(Spatial relationship records)
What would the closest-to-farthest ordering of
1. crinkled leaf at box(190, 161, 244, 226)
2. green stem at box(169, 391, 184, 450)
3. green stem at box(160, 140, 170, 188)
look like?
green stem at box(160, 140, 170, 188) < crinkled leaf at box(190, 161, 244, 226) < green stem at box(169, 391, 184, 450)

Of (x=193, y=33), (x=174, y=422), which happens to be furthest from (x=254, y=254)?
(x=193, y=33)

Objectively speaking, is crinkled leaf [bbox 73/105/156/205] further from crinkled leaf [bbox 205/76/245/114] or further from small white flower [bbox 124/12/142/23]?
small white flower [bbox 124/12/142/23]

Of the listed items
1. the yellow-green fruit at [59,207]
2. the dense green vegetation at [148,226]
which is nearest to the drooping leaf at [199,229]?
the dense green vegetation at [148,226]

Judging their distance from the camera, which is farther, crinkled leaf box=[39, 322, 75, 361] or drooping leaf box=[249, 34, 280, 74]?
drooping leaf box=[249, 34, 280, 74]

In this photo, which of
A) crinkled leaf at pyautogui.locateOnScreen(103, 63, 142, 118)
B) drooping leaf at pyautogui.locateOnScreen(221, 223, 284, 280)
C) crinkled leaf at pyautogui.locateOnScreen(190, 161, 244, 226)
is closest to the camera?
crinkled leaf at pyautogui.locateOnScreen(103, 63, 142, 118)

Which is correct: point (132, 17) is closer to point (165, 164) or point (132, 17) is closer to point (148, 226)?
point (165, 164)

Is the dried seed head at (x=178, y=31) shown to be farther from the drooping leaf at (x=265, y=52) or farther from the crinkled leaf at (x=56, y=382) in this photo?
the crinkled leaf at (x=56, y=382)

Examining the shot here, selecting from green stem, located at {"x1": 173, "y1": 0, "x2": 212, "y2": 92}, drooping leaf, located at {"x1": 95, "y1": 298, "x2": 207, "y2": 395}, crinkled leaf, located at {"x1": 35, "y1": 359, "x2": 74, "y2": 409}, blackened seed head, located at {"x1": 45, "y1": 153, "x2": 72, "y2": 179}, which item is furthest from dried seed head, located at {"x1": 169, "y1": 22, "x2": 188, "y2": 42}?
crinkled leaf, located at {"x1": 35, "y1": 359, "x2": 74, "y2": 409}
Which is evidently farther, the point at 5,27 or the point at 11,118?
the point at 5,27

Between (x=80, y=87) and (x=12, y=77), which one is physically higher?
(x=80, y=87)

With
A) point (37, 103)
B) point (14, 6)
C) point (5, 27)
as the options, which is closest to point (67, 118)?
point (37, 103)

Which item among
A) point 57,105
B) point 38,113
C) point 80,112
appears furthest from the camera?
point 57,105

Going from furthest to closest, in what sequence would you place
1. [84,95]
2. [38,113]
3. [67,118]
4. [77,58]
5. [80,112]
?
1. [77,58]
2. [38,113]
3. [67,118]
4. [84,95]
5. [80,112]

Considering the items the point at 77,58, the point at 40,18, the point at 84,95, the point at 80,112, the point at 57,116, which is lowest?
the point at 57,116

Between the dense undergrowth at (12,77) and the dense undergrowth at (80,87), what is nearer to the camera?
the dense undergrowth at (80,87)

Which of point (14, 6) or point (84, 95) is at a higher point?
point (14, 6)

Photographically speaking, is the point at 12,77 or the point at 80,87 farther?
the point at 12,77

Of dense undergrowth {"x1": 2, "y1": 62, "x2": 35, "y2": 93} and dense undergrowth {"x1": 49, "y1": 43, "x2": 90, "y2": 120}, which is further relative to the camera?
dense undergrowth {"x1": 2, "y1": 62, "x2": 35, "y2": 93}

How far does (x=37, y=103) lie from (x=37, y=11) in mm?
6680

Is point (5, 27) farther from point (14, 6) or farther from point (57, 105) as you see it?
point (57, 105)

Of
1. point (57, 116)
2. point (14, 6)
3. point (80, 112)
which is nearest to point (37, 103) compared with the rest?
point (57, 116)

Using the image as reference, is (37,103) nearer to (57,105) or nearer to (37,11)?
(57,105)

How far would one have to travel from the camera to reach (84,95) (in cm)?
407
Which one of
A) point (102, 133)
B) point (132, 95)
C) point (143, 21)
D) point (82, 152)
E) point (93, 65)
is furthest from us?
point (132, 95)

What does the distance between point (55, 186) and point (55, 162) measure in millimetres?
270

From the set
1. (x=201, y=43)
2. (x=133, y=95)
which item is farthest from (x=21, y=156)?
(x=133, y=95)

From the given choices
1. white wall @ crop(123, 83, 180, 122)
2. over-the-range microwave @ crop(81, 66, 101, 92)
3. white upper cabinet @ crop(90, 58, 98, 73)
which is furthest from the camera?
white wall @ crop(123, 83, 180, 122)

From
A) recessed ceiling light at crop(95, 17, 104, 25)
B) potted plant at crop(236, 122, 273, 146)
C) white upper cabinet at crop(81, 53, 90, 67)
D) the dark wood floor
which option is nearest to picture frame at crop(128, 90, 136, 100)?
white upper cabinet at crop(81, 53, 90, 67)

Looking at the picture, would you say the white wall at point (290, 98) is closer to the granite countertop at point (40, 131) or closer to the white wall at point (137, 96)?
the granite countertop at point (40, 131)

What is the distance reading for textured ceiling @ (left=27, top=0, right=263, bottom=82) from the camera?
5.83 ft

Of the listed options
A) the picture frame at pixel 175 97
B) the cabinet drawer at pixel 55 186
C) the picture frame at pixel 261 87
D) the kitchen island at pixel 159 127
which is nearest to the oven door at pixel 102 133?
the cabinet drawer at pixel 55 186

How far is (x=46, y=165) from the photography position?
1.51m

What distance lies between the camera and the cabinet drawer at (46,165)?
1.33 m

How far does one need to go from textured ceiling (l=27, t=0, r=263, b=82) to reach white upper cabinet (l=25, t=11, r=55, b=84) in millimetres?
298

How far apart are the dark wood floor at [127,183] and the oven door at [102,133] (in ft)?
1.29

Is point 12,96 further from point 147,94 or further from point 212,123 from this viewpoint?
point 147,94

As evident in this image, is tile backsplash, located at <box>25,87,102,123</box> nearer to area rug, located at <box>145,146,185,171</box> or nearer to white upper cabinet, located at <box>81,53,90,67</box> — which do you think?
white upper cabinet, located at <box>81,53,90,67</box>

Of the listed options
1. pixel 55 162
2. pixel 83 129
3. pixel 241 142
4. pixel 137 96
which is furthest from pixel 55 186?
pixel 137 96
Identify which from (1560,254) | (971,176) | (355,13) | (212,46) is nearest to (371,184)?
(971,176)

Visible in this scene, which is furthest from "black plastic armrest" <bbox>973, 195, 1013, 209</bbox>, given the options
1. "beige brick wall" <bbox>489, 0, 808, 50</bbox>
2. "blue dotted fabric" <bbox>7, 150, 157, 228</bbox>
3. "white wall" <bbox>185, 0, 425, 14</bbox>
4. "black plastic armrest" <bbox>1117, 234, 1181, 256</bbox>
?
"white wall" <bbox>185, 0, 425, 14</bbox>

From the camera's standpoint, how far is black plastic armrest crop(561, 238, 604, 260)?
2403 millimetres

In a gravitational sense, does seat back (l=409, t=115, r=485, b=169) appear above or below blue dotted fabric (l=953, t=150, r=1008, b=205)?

◆ **EXERCISE BRIEF**
Go through the listing and print each line exactly as it appears.

◆ **THE OUTPUT**
What would the closest-to-farthest ordering of
1. crinkled leaf at box(190, 161, 244, 226)
2. green stem at box(169, 391, 184, 450)
3. green stem at box(160, 140, 170, 188)
look like?
green stem at box(160, 140, 170, 188) < crinkled leaf at box(190, 161, 244, 226) < green stem at box(169, 391, 184, 450)

Of (x=193, y=33), (x=174, y=422), which happens to be furthest from (x=254, y=254)?
(x=193, y=33)

Objectively speaking, is crinkled leaf [bbox 73/105/156/205] further from crinkled leaf [bbox 205/76/245/114] or further from small white flower [bbox 124/12/142/23]?
small white flower [bbox 124/12/142/23]

Of the listed items
1. the yellow-green fruit at [59,207]
2. the dense green vegetation at [148,226]
which is nearest to the drooping leaf at [199,229]?
the dense green vegetation at [148,226]

Judging their distance from the camera, which is farther, crinkled leaf box=[39, 322, 75, 361] or drooping leaf box=[249, 34, 280, 74]?
drooping leaf box=[249, 34, 280, 74]

In this photo, which of
A) crinkled leaf at pyautogui.locateOnScreen(103, 63, 142, 118)
B) drooping leaf at pyautogui.locateOnScreen(221, 223, 284, 280)
C) crinkled leaf at pyautogui.locateOnScreen(190, 161, 244, 226)
is closest to the camera?
crinkled leaf at pyautogui.locateOnScreen(103, 63, 142, 118)

Which is correct: point (132, 17) is closer to point (165, 164) or point (132, 17) is closer to point (148, 226)?
point (165, 164)

Is the dried seed head at (x=178, y=31) shown to be farther from the drooping leaf at (x=265, y=52) or farther from the crinkled leaf at (x=56, y=382) in this photo?
the crinkled leaf at (x=56, y=382)

Examining the shot here, selecting from green stem, located at {"x1": 173, "y1": 0, "x2": 212, "y2": 92}, drooping leaf, located at {"x1": 95, "y1": 298, "x2": 207, "y2": 395}, crinkled leaf, located at {"x1": 35, "y1": 359, "x2": 74, "y2": 409}, blackened seed head, located at {"x1": 45, "y1": 153, "x2": 72, "y2": 179}, which item is furthest from dried seed head, located at {"x1": 169, "y1": 22, "x2": 188, "y2": 42}?
crinkled leaf, located at {"x1": 35, "y1": 359, "x2": 74, "y2": 409}
Which is evidently farther, the point at 5,27 or the point at 11,118?
the point at 5,27

Between (x=80, y=87) and (x=12, y=77), which one is physically higher?
(x=80, y=87)

With
A) point (37, 103)
B) point (14, 6)
C) point (5, 27)
as the options, which is closest to point (67, 118)?
point (37, 103)

Which item among
A) point 57,105
B) point 38,113
C) point 80,112
appears furthest from the camera?
point 57,105

Going from furthest to closest, in what sequence would you place
1. [84,95]
2. [38,113]
3. [67,118]
4. [77,58]
5. [80,112]
?
1. [77,58]
2. [38,113]
3. [67,118]
4. [84,95]
5. [80,112]

Considering the items the point at 77,58, the point at 40,18, the point at 84,95, the point at 80,112, the point at 57,116, which is lowest?
the point at 57,116

Between the dense undergrowth at (12,77) and the dense undergrowth at (80,87), what is nearer to the camera?
the dense undergrowth at (80,87)

Which of point (14, 6) or point (84, 95) is at a higher point?
point (14, 6)

Photographically speaking, is the point at 12,77 or the point at 80,87 farther?
the point at 12,77

Of dense undergrowth {"x1": 2, "y1": 62, "x2": 35, "y2": 93} and dense undergrowth {"x1": 49, "y1": 43, "x2": 90, "y2": 120}, which is further relative to the camera?
dense undergrowth {"x1": 2, "y1": 62, "x2": 35, "y2": 93}

How far does (x=37, y=103) lie from (x=37, y=11) in mm?
6680

Is point (5, 27) farther from point (14, 6) or farther from point (57, 105) as you see it?
point (57, 105)

Of
1. point (57, 116)
2. point (14, 6)
3. point (80, 112)
which is nearest to point (37, 103) compared with the rest?
point (57, 116)

Using the image as reference, is (37,103) nearer to (57,105) or nearer to (37,11)?
(57,105)

How far would one have to travel from the camera to reach (84,95) (in cm)?
407
Which one of
A) point (102, 133)
B) point (132, 95)
C) point (143, 21)
D) point (82, 152)
E) point (93, 65)
is furthest from us?
point (132, 95)

What does the distance between point (55, 186) and point (55, 162) measure in millimetres?
270

From the set
1. (x=201, y=43)
2. (x=133, y=95)
which item is farthest from (x=21, y=156)?
(x=133, y=95)

From the given choices
1. white wall @ crop(123, 83, 180, 122)
2. over-the-range microwave @ crop(81, 66, 101, 92)
3. white upper cabinet @ crop(90, 58, 98, 73)
which is furthest from the camera?
white wall @ crop(123, 83, 180, 122)

From
A) recessed ceiling light at crop(95, 17, 104, 25)
B) potted plant at crop(236, 122, 273, 146)
C) white upper cabinet at crop(81, 53, 90, 67)
D) the dark wood floor
which option is nearest to picture frame at crop(128, 90, 136, 100)?
white upper cabinet at crop(81, 53, 90, 67)

Looking at the picture, would you say the white wall at point (290, 98) is closer to the granite countertop at point (40, 131) or closer to the white wall at point (137, 96)?
the granite countertop at point (40, 131)

What is the distance reading for textured ceiling @ (left=27, top=0, right=263, bottom=82) from the camera?
5.83 ft

Of the listed options
A) the picture frame at pixel 175 97
B) the cabinet drawer at pixel 55 186
C) the picture frame at pixel 261 87
D) the kitchen island at pixel 159 127
which is nearest to the oven door at pixel 102 133?
the cabinet drawer at pixel 55 186

How far is (x=46, y=165) from the photography position?
1.51m

What distance lies between the camera and the cabinet drawer at (46,165)?
1.33 m

How far does one need to go from textured ceiling (l=27, t=0, r=263, b=82) to reach white upper cabinet (l=25, t=11, r=55, b=84) in millimetres?
298

How far apart are the dark wood floor at [127,183] and the oven door at [102,133] (in ft)?
1.29

Is point 12,96 further from point 147,94 or further from point 212,123 from this viewpoint?
point 147,94

As evident in this image, is tile backsplash, located at <box>25,87,102,123</box> nearer to area rug, located at <box>145,146,185,171</box> or nearer to white upper cabinet, located at <box>81,53,90,67</box> — which do you think?
white upper cabinet, located at <box>81,53,90,67</box>

Of the listed options
1. pixel 55 162
2. pixel 83 129
3. pixel 241 142
4. pixel 137 96
which is furthest from pixel 55 186?
pixel 137 96
Identify which from (1560,254) | (971,176) | (355,13) | (212,46) is nearest to (371,184)?
(971,176)

Visible in this scene, which is furthest from "black plastic armrest" <bbox>973, 195, 1013, 209</bbox>, given the options
1. "beige brick wall" <bbox>489, 0, 808, 50</bbox>
2. "blue dotted fabric" <bbox>7, 150, 157, 228</bbox>
3. "white wall" <bbox>185, 0, 425, 14</bbox>
4. "black plastic armrest" <bbox>1117, 234, 1181, 256</bbox>
?
"white wall" <bbox>185, 0, 425, 14</bbox>

From the camera's standpoint, how far is black plastic armrest crop(561, 238, 604, 260)?
2403 millimetres

In a gravitational sense, does seat back (l=409, t=115, r=485, b=169) appear above or below blue dotted fabric (l=953, t=150, r=1008, b=205)?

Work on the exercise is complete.